FKLF-2 has a number of features that distinguish it from FKLF. First, FKLF-2 activates mainly the γ gene promoter, whereas FKLF activates mainly the ε gene promoter. Second, although the activity of FKLF is totally dependent on the presence of the −140 CACCC box, FKLF-2 activates the γ gene promoter mainly through the CACCC box and, to a lesser degree, through the TATA box or a neighboring sequence. Third, in contrast to FKLF and EKLF, which are not up-regulated after induction of erythroleukemia lines,1,8 FKLF-2 mRNA expression is up-regulated after induction of erythroid differentiation. Fourth, in addition to the globin genes, FKLF-2 activated all the erythroid promoters we tested. Perhaps in addition to its effect on γ globin activation, FKLF is involved in the molecular events of erythroid differentiation. Expression studies of adult human tissues using Northern hybridization showed that FKLF-2 is expressed only in bone marrow and striated muscle. This is of special interest in view of the recent evidence29,30 that muscle-origin stem cells can repopulate the hematopoiesis of sublethally irradiated animals.

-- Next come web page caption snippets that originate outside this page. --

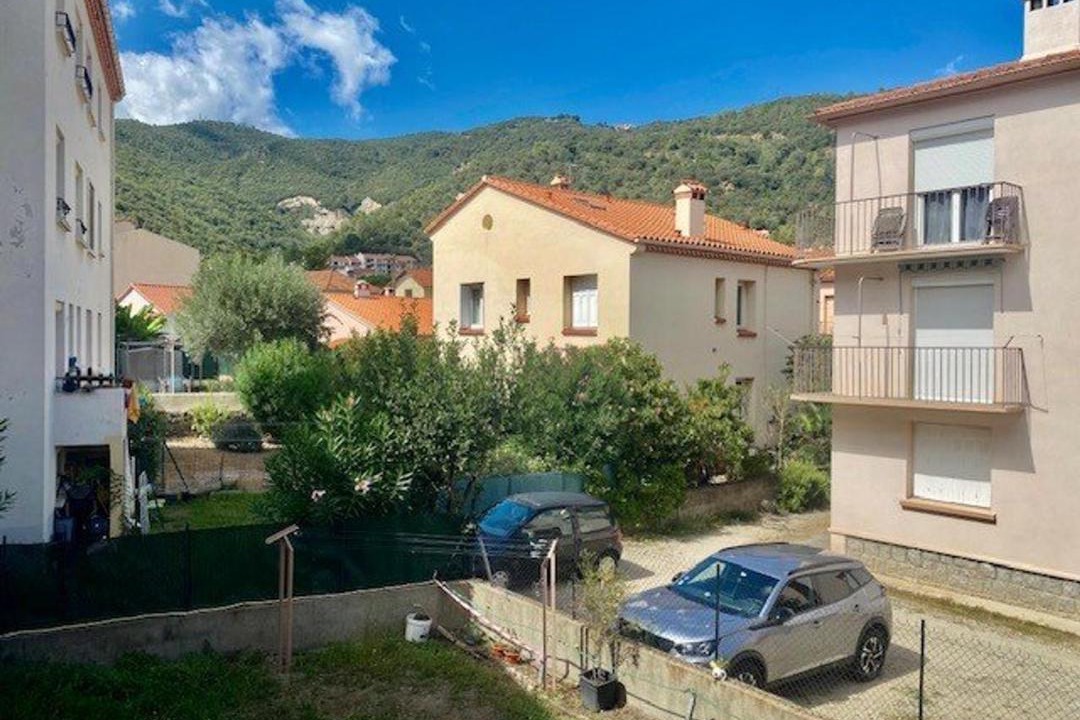 Photo of Others in Amelie-les-Bains-Palalda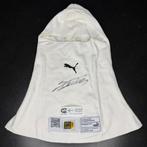 Ferrari - Charles Leclerc - 2019 - Cagoule, Nieuw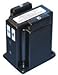 TE CONNECTIVITY/CROMPTON 460-277 VOLTAGE TRANSFORMER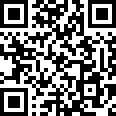 QRコード https://mirunuku.net/?cid=meyd00074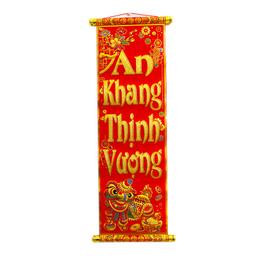 Ảnh sản phẩm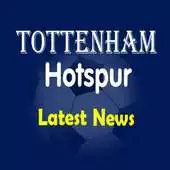 Free play online Latest News Tottenham 24h APK
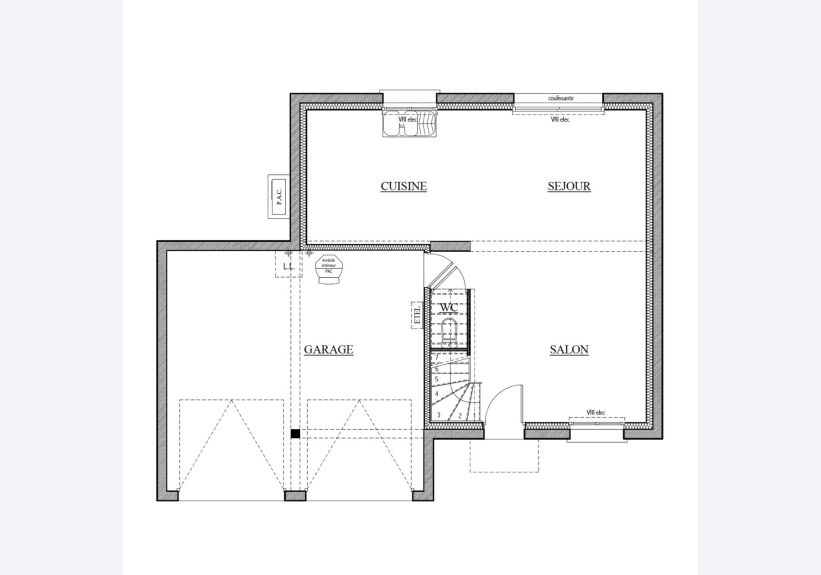 Image du modèle de maison Capture d’écran 2026-02-27 à 13.50.19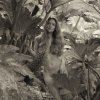 Thumbelina-Artistic-Nude-Photo-by-Model-Muse-FullSize.jpg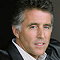 Christopher Lawford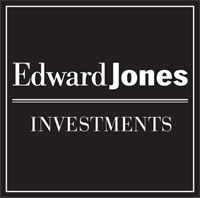 Edward Jones - Alexis Morley, Financial Advisor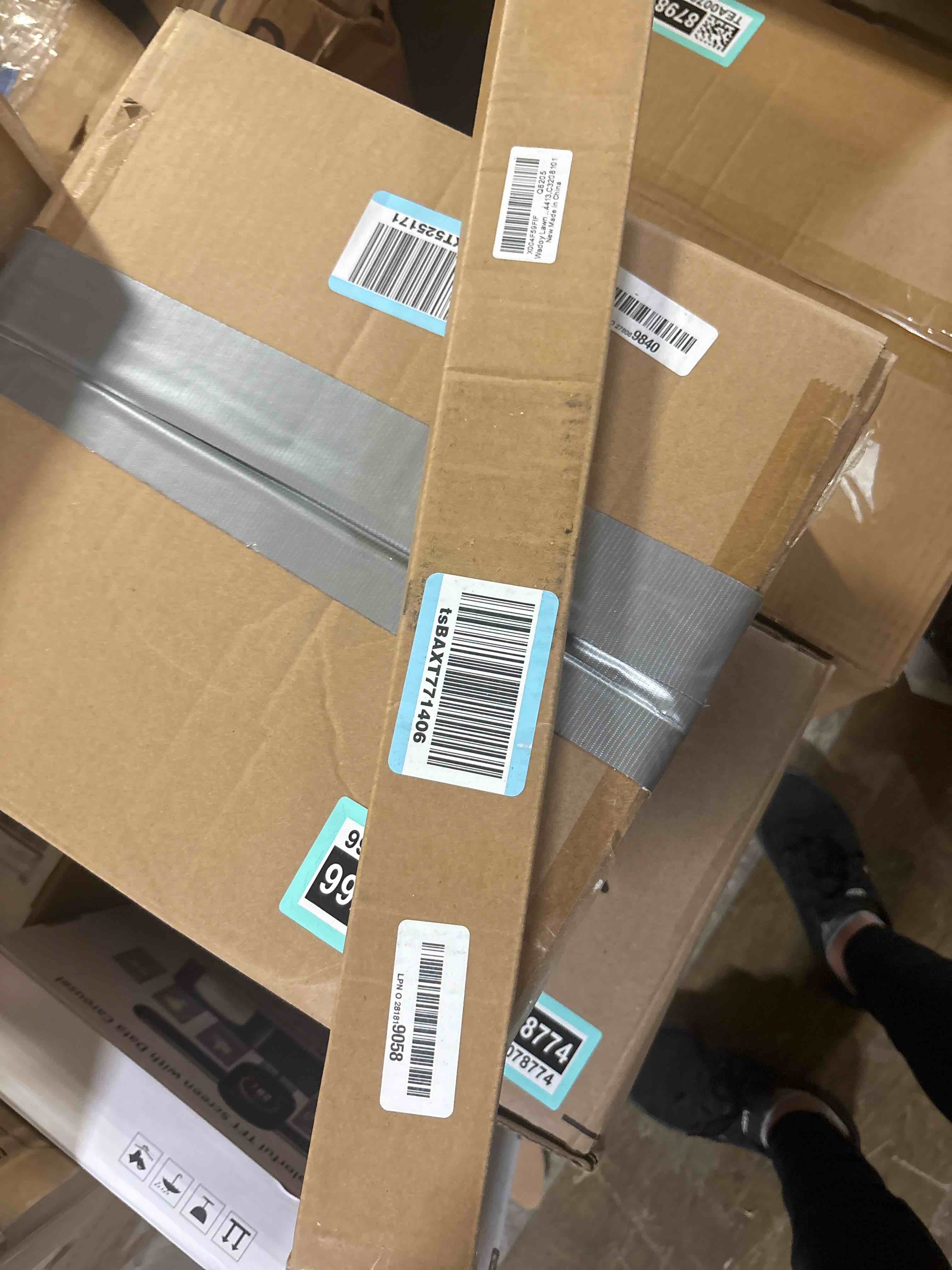 https://s3.amazonaws.com/lotting-images-prod/phillipi/TEA0078763_1756920550937.jpeg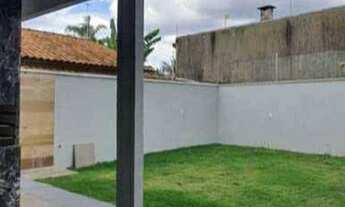 Imagem 3: IMOVEL BEM LOCALIZADO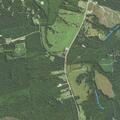74-year-old male with possible stroke at Rocky Hill Rd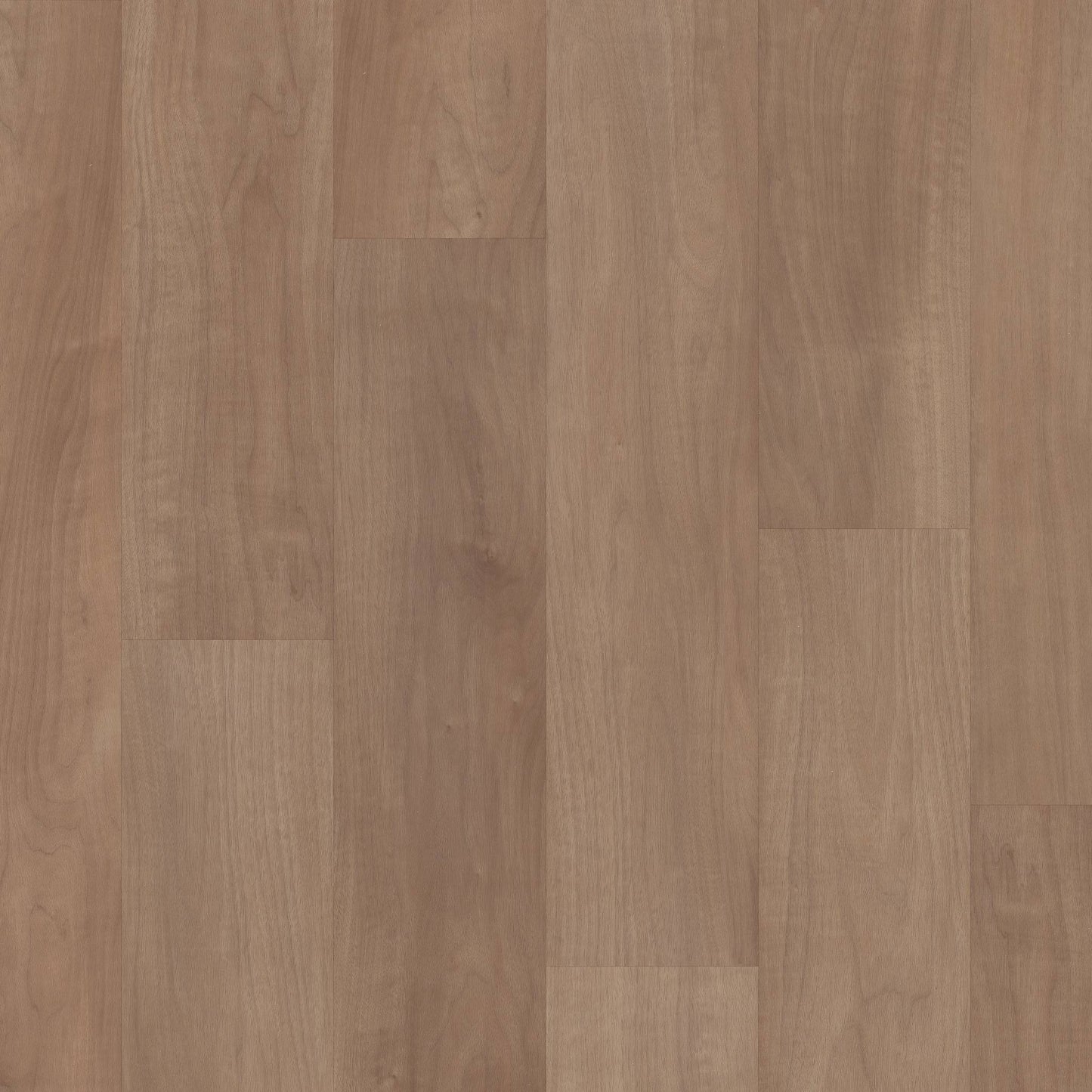 CORTEC RESIDENTIAL WPC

The activation of the γ gene promoter by FKLF-2 is not enhanced when HS2 is present in the constructs used for the transient expression assays. Thus, although FKLF-2 increases γ promoter expression from 62- to 115-fold in the absence of HS2, it increased expression only 42-fold in the presence of HS2. Such results are compatible with the interpretation that FKLF-2 is a powerful activator of γ gene transcription independent of the presence of an enhancer. The results also indicate that, if FKLF-2 interacts with LCR, the interaction cannot be mediated by HS2, despite the fact that this HS contains 3 CACCC motifs. As in the case of EKLF, other DNase I hypersensitive sites, such as HS3,7,31,32 might be important for this interaction.

The murine FKLF-2 was cloned from the yolk sac and its human homologue from the human fetal liver. By Northern hybridization, the human adult bone marrow appears to be the adult tissue in which FKLF-2 is predominantly expressed. Thus, FKLF-2 is expressed in embryonic, fetal, and adult erythropoiesis. Expression in the adult stage of erythropoiesis appears to be inconsistent with a role of FKLF-2 in the regulation of a fetal gene such as the γ gene. However, it is well established that there is γ gene expression in the adult stage of erythropoiesis, and it is increased substantially in individuals with various pathologic conditions.33 Therefore, expression in adult bone marrow is not incompatible with the possibility that FKLF-2 functions as a γ gene activator.